[Mlir-commits] [mlir] [MLIR][XeGPU] Allow some nd ops to have argument shapes mismatch for … (PR #120566)

Thu Jan 9 11:08:33 PST 2025

charithaintc wrote:

> I would not rush for option 4 also. If I understand correctly, the subview op needs to compute the offsets from id, and then create the subview with sizes, offsets, strides. I like the approach keeping the original tensor descriptor as a whole, but it requires adding a subview op which doesn't look like other XeGPU OPs (mapping to concrete hardware operations). I don't know what benefit it can bring at this point other than the IR appears less "confusing", which is a debatable point.
> 
> To me, whether the IR is "confusing" actually depends on how the IR is lowered or optimized. My view is actually reverse. The type mismatch doesn't bother me that much. But if the IR doesn't model the hardware behavior, say it introduces per-lane offsets/sizes computation which we don't need during the lowering, it causes a different type of confusion that bothers me more.
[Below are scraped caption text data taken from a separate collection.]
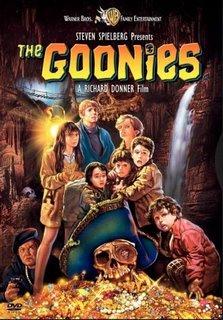 Os Goonies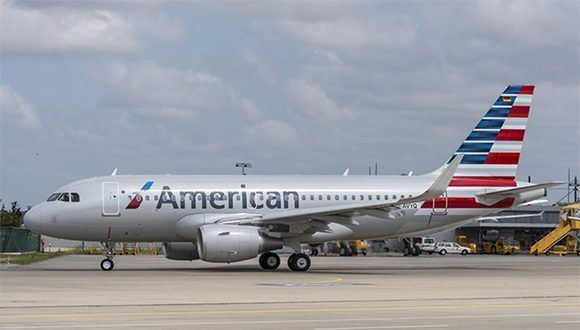 Two airlines sued under Helms-Burton Act against Cuba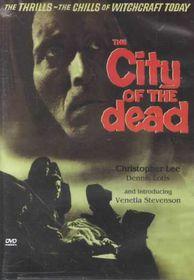 City of the Dead - (Region 1 Import DVD)
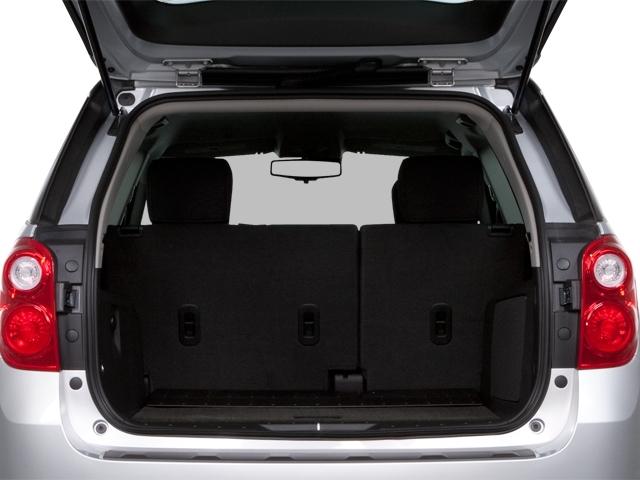 2010 Chevrolet Equinox AWD 4dr LTZ - 18489624 - 12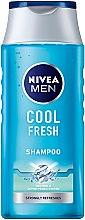 Düfte, Parfümerie und Kosmetik Shampoo für Männer, Tiefenreinigung und Erfrischung - Nivea For Men Cool Fresh Mentol Shampoo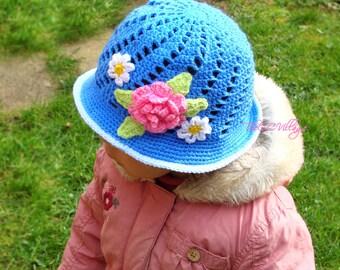 Crochet girl Hat, Blue Cloche hat for children, newborn with pink flower, Spring hat
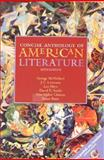 Concise Anthology of American Literature, McMichael, George and Bunn, Susan, 0130289418
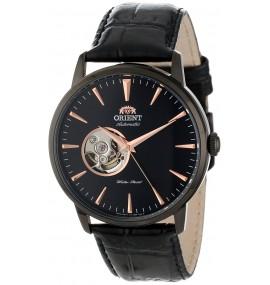Relógio Masculino Orient FDB08002B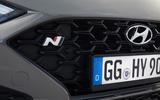 4 Hyundai i30 Fastback N DCT 2021 FD nose badge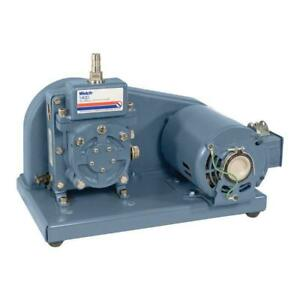Welch 1400b 01 Vacuum Pump
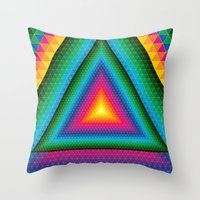 Triangle Of Life Throw Pillow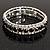 Black & Clear Swarovski Crystal Flex Bracelet (Silver Tone Metal) - 18cm Length - view 4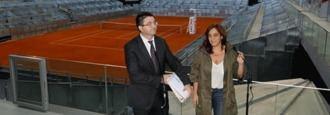 Un juez archiva la querella de Mato y Mayer contra el acuerdo del Open de Tenis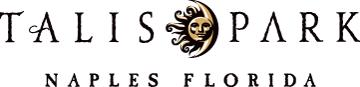 Talis Park Naples FL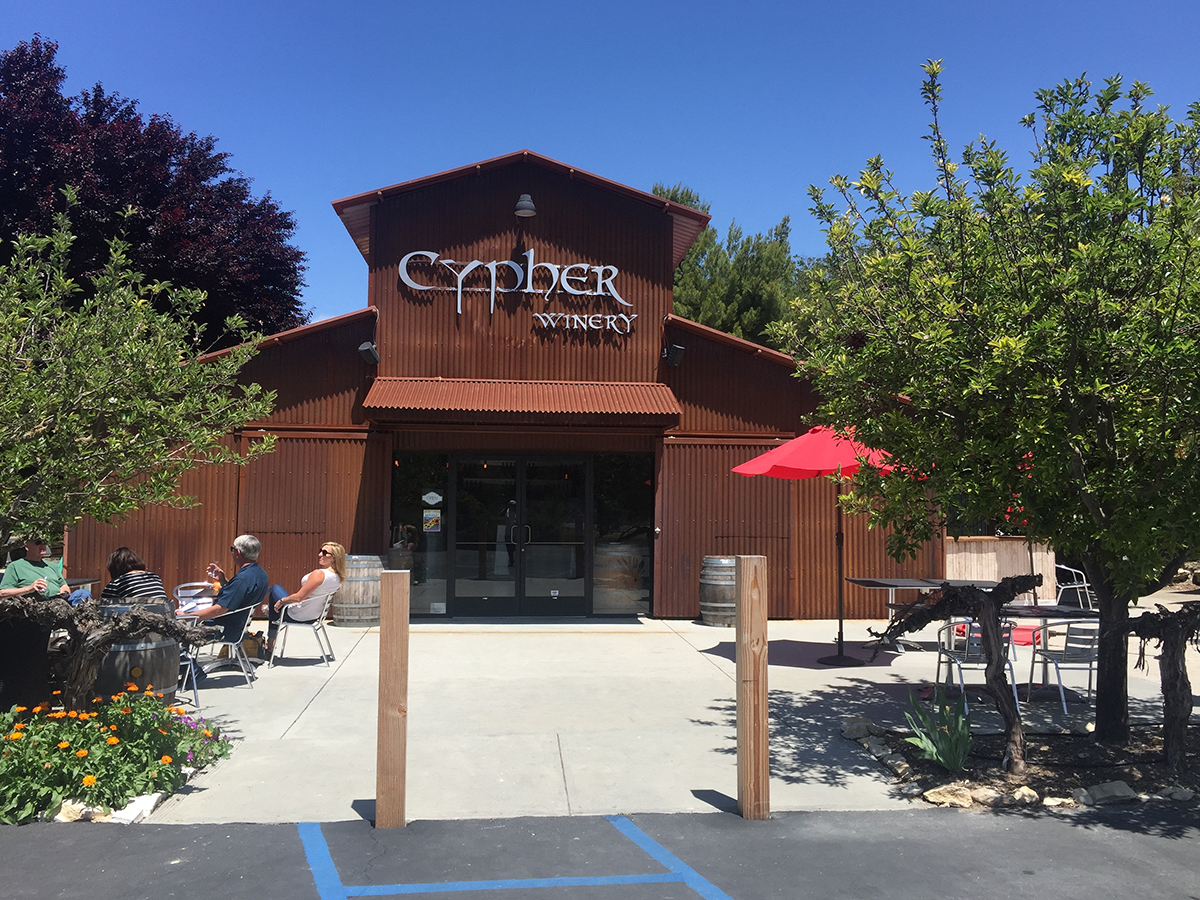 Paso Robles Wine Festival – Cypher Winery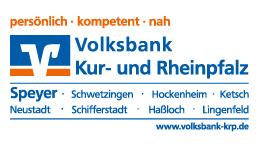 Volksbank Hockenheim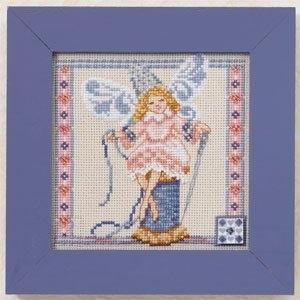"""Набор для вышивания """"Needlework Fairy • Фея вышивания"""" Mill Hill JS301104"""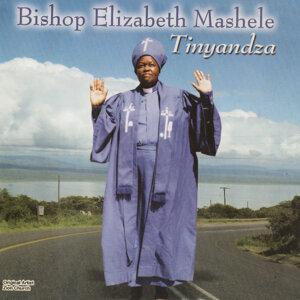 Bishop Elizabeth Mashele Foto artis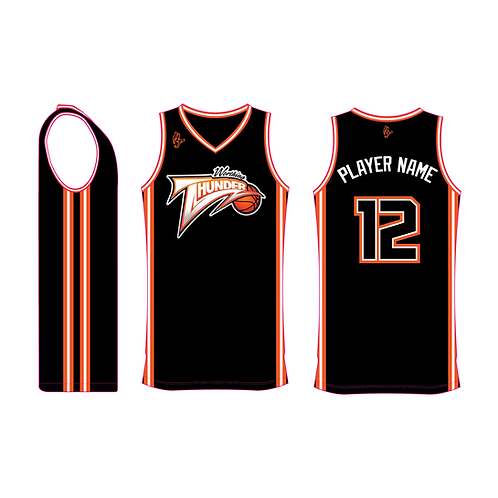 Worthing Thunder Training Jersey Design 1 - Black
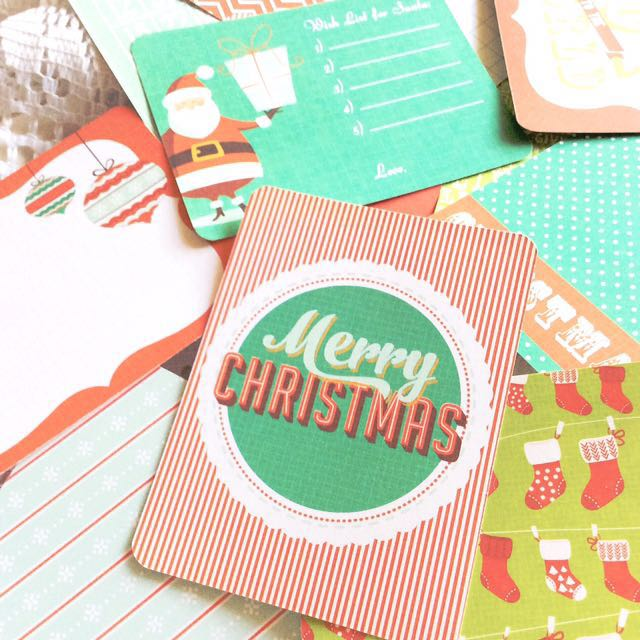 [Set Of 15] Christmas In The Air - Set Of 15 Double-sided Journaling Cards.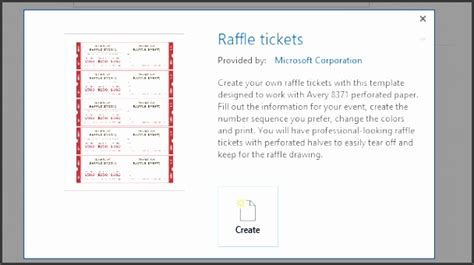 raffle ticket template word the free website templates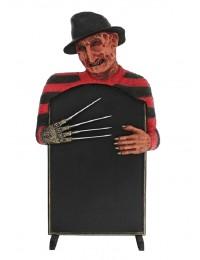 Monster Freddy Krüger Angebotstafel klein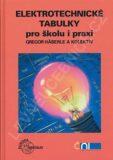 Elektrotechnické tabulky pro školu i praxi - Gregor Haberle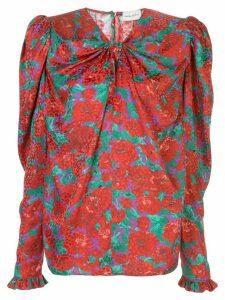 Magda Butrym Caserta blouse - Red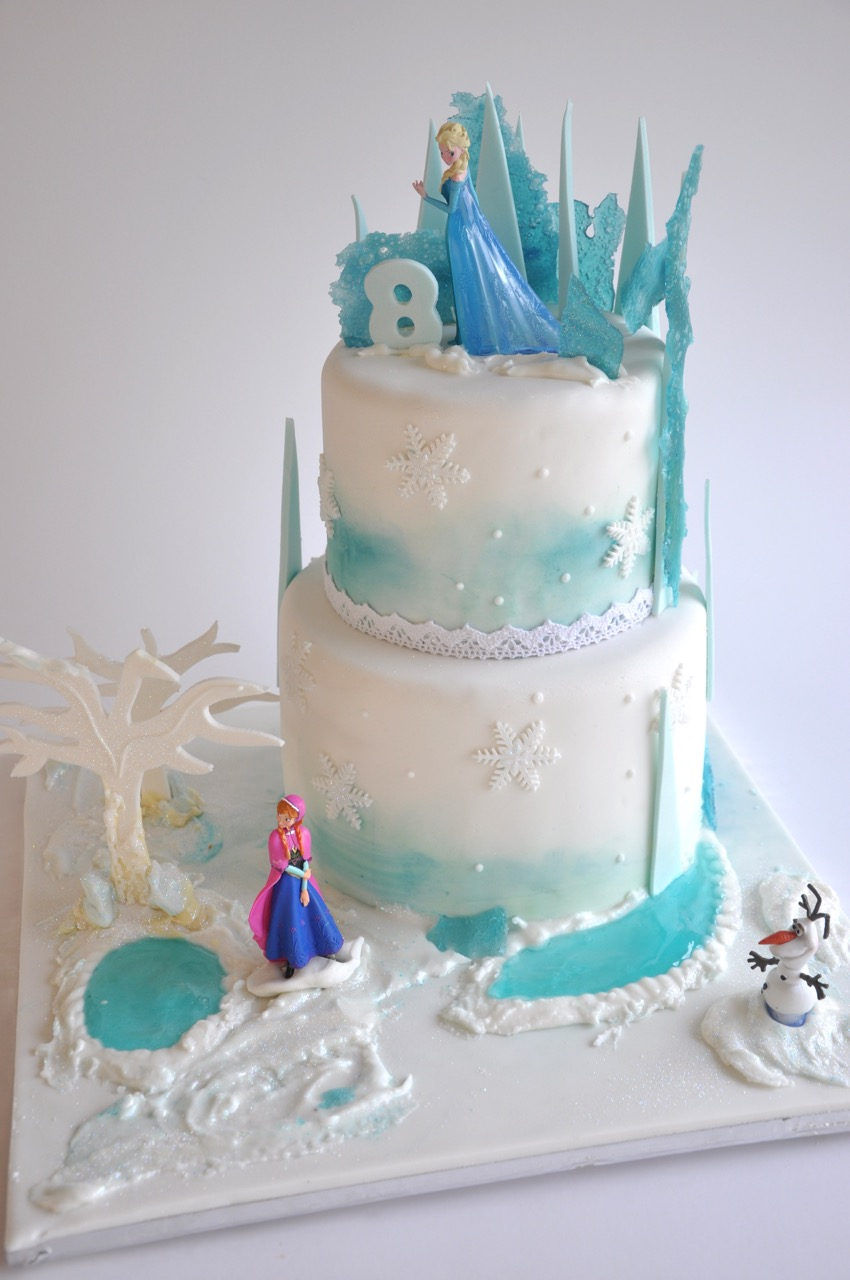 Frozen Themed Birthday Cakes Cape Town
The passes on XeGPU is mostly target-specific, so people likes to match the IR with what hardware behavior - each lane takes the whole shape and read back its own data fragments implicitly, instead of computing its own offsets/sizes. If transformation/optimization needs to know the data fragment distribution, they can refer to sg_map that was designed to explicitly describe the data distribution.
> 
> I suggest we first go with option 2. When it become clear that we really need a subview op, we can revisit it.

Agreed. +1 for option 2. XeGPU is primarily designed to faithfully represent HW details in block Load/Store. So in my view, approach 1 violates this philosophy for not clearly apparent benefits. 

>I don't think this is necessary, you just need to restore the parameters such as the size of the descriptor which can be done using the sg_map. The assignment of data chunks to lane ids is implicit. Anyway, this is neither what I'm proposing nor it is related to the patch.

This argument is not clear to me. Are you saying that `sg_map` must be present even after the SIMT distribution? That seems like an unnecessary demand because after SIMT we don't really need `sg_map`. Also what if some user wants to directly generate XeGPU SIMT? I maybe misunderstood but this need some clarification. 

https://github.com/llvm/llvm-project/pull/120566